◆ **What to do**
Could you repeat the entries below word for word, leaving nothing out?

◆ **Collected data**

_ _ _ _ _ _ _

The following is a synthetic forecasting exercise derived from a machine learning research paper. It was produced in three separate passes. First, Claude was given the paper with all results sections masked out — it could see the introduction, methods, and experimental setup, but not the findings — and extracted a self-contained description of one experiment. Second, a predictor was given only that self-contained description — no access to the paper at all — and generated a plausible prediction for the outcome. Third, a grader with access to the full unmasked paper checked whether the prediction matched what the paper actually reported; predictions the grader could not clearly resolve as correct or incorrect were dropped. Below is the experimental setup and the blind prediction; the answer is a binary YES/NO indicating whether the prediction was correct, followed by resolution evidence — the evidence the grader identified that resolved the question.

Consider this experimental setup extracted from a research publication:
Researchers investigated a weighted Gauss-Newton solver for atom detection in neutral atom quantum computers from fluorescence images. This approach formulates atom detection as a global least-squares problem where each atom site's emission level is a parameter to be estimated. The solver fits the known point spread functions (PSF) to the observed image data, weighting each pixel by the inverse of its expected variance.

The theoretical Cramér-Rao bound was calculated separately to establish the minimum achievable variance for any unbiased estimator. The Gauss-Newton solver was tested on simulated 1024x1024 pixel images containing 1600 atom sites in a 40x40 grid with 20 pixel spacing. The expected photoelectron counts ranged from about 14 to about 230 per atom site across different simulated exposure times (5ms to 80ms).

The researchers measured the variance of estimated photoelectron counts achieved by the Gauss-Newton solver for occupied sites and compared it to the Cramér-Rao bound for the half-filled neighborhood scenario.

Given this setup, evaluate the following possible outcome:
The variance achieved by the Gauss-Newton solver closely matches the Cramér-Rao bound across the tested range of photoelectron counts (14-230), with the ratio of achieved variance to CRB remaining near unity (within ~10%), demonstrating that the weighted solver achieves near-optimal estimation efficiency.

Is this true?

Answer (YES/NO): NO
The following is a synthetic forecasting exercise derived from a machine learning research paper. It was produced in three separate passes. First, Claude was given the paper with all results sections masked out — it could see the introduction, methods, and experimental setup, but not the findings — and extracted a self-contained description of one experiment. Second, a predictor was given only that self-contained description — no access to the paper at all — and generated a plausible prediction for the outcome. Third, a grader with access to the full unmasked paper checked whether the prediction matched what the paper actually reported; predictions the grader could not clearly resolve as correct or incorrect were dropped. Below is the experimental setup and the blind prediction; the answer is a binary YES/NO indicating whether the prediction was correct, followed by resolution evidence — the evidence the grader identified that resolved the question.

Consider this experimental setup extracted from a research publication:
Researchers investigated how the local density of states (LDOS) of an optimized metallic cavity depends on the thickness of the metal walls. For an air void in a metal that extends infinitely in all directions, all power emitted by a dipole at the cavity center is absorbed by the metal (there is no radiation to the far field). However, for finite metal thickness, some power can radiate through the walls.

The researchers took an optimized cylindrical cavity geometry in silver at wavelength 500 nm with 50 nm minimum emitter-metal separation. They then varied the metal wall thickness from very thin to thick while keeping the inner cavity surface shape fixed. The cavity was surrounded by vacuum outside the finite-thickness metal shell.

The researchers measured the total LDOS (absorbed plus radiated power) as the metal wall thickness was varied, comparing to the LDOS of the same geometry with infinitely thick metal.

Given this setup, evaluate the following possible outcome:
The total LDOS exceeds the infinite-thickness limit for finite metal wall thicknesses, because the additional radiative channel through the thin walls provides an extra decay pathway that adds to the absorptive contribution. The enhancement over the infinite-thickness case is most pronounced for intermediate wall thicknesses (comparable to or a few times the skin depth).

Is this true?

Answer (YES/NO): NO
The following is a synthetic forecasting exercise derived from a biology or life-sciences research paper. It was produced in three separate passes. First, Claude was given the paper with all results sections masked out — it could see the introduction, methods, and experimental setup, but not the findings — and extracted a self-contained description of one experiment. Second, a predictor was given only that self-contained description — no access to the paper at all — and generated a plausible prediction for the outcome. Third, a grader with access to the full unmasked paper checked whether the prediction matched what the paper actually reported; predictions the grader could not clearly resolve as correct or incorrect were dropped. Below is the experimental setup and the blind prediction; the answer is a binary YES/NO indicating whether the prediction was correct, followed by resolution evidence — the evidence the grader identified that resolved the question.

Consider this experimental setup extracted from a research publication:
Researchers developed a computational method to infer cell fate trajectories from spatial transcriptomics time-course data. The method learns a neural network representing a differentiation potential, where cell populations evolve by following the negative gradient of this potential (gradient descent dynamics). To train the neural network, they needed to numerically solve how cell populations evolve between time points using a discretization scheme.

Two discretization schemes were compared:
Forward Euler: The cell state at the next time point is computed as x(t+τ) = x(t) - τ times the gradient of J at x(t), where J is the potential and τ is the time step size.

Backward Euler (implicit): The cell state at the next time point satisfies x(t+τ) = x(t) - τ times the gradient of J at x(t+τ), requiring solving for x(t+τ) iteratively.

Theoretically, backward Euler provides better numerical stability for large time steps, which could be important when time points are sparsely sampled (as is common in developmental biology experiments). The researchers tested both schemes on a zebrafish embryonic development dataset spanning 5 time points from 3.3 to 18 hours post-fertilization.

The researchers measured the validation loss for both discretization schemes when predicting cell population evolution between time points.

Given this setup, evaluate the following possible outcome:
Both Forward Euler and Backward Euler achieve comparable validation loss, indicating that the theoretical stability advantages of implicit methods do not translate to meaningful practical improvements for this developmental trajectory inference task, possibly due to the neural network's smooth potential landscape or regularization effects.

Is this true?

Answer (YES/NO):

_ _ _ _ _ _ _

◆ **Answer space**
The following is a synthetic forecasting exercise derived from a machine learning research paper. It was produced in three separate passes. First, Claude was given the paper with all results sections masked out — it could see the introduction, methods, and experimental setup, but not the findings — and extracted a self-contained description of one experiment. Second, a predictor was given only that self-contained description — no access to the paper at all — and generated a plausible prediction for the outcome. Third, a grader with access to the full unmasked paper checked whether the prediction matched what the paper actually reported; predictions the grader could not clearly resolve as correct or incorrect were dropped. Below is the experimental setup and the blind prediction; the answer is a binary YES/NO indicating whether the prediction was correct, followed by resolution evidence — the evidence the grader identified that resolved the question.

Consider this experimental setup extracted from a research publication:
Researchers investigated a weighted Gauss-Newton solver for atom detection in neutral atom quantum computers from fluorescence images. This approach formulates atom detection as a global least-squares problem where each atom site's emission level is a parameter to be estimated. The solver fits the known point spread functions (PSF) to the observed image data, weighting each pixel by the inverse of its expected variance.

The theoretical Cramér-Rao bound was calculated separately to establish the minimum achievable variance for any unbiased estimator. The Gauss-Newton solver was tested on simulated 1024x1024 pixel images containing 1600 atom sites in a 40x40 grid with 20 pixel spacing. The expected photoelectron counts ranged from about 14 to about 230 per atom site across different simulated exposure times (5ms to 80ms).

The researchers measured the variance of estimated photoelectron counts achieved by the Gauss-Newton solver for occupied sites and compared it to the Cramér-Rao bound for the half-filled neighborhood scenario.

Given this setup, evaluate the following possible outcome:
The variance achieved by the Gauss-Newton solver closely matches the Cramér-Rao bound across the tested range of photoelectron counts (14-230), with the ratio of achieved variance to CRB remaining near unity (within ~10%), demonstrating that the weighted solver achieves near-optimal estimation efficiency.

Is this true?

Answer (YES/NO): NO
The following is a synthetic forecasting exercise derived from a machine learning research paper. It was produced in three separate passes. First, Claude was given the paper with all results sections masked out — it could see the introduction, methods, and experimental setup, but not the findings — and extracted a self-contained description of one experiment. Second, a predictor was given only that self-contained description — no access to the paper at all — and generated a plausible prediction for the outcome. Third, a grader with access to the full unmasked paper checked whether the prediction matched what the paper actually reported; predictions the grader could not clearly resolve as correct or incorrect were dropped. Below is the experimental setup and the blind prediction; the answer is a binary YES/NO indicating whether the prediction was correct, followed by resolution evidence — the evidence the grader identified that resolved the question.

Consider this experimental setup extracted from a research publication:
Researchers investigated how the local density of states (LDOS) of an optimized metallic cavity depends on the thickness of the metal walls. For an air void in a metal that extends infinitely in all directions, all power emitted by a dipole at the cavity center is absorbed by the metal (there is no radiation to the far field). However, for finite metal thickness, some power can radiate through the walls.

The researchers took an optimized cylindrical cavity geometry in silver at wavelength 500 nm with 50 nm minimum emitter-metal separation. They then varied the metal wall thickness from very thin to thick while keeping the inner cavity surface shape fixed. The cavity was surrounded by vacuum outside the finite-thickness metal shell.

The researchers measured the total LDOS (absorbed plus radiated power) as the metal wall thickness was varied, comparing to the LDOS of the same geometry with infinitely thick metal.

Given this setup, evaluate the following possible outcome:
The total LDOS exceeds the infinite-thickness limit for finite metal wall thicknesses, because the additional radiative channel through the thin walls provides an extra decay pathway that adds to the absorptive contribution. The enhancement over the infinite-thickness case is most pronounced for intermediate wall thicknesses (comparable to or a few times the skin depth).

Is this true?

Answer (YES/NO): NO
The following is a synthetic forecasting exercise derived from a biology or life-sciences research paper. It was produced in three separate passes. First, Claude was given the paper with all results sections masked out — it could see the introduction, methods, and experimental setup, but not the findings — and extracted a self-contained description of one experiment. Second, a predictor was given only that self-contained description — no access to the paper at all — and generated a plausible prediction for the outcome. Third, a grader with access to the full unmasked paper checked whether the prediction matched what the paper actually reported; predictions the grader could not clearly resolve as correct or incorrect were dropped. Below is the experimental setup and the blind prediction; the answer is a binary YES/NO indicating whether the prediction was correct, followed by resolution evidence — the evidence the grader identified that resolved the question.

Consider this experimental setup extracted from a research publication:
Researchers developed a computational method to infer cell fate trajectories from spatial transcriptomics time-course data. The method learns a neural network representing a differentiation potential, where cell populations evolve by following the negative gradient of this potential (gradient descent dynamics). To train the neural network, they needed to numerically solve how cell populations evolve between time points using a discretization scheme.

Two discretization schemes were compared:
Forward Euler: The cell state at the next time point is computed as x(t+τ) = x(t) - τ times the gradient of J at x(t), where J is the potential and τ is the time step size.

Backward Euler (implicit): The cell state at the next time point satisfies x(t+τ) = x(t) - τ times the gradient of J at x(t+τ), requiring solving for x(t+τ) iteratively.

Theoretically, backward Euler provides better numerical stability for large time steps, which could be important when time points are sparsely sampled (as is common in developmental biology experiments). The researchers tested both schemes on a zebrafish embryonic development dataset spanning 5 time points from 3.3 to 18 hours post-fertilization.

The researchers measured the validation loss for both discretization schemes when predicting cell population evolution between time points.

Given this setup, evaluate the following possible outcome:
Both Forward Euler and Backward Euler achieve comparable validation loss, indicating that the theoretical stability advantages of implicit methods do not translate to meaningful practical improvements for this developmental trajectory inference task, possibly due to the neural network's smooth potential landscape or regularization effects.

Is this true?

Answer (YES/NO):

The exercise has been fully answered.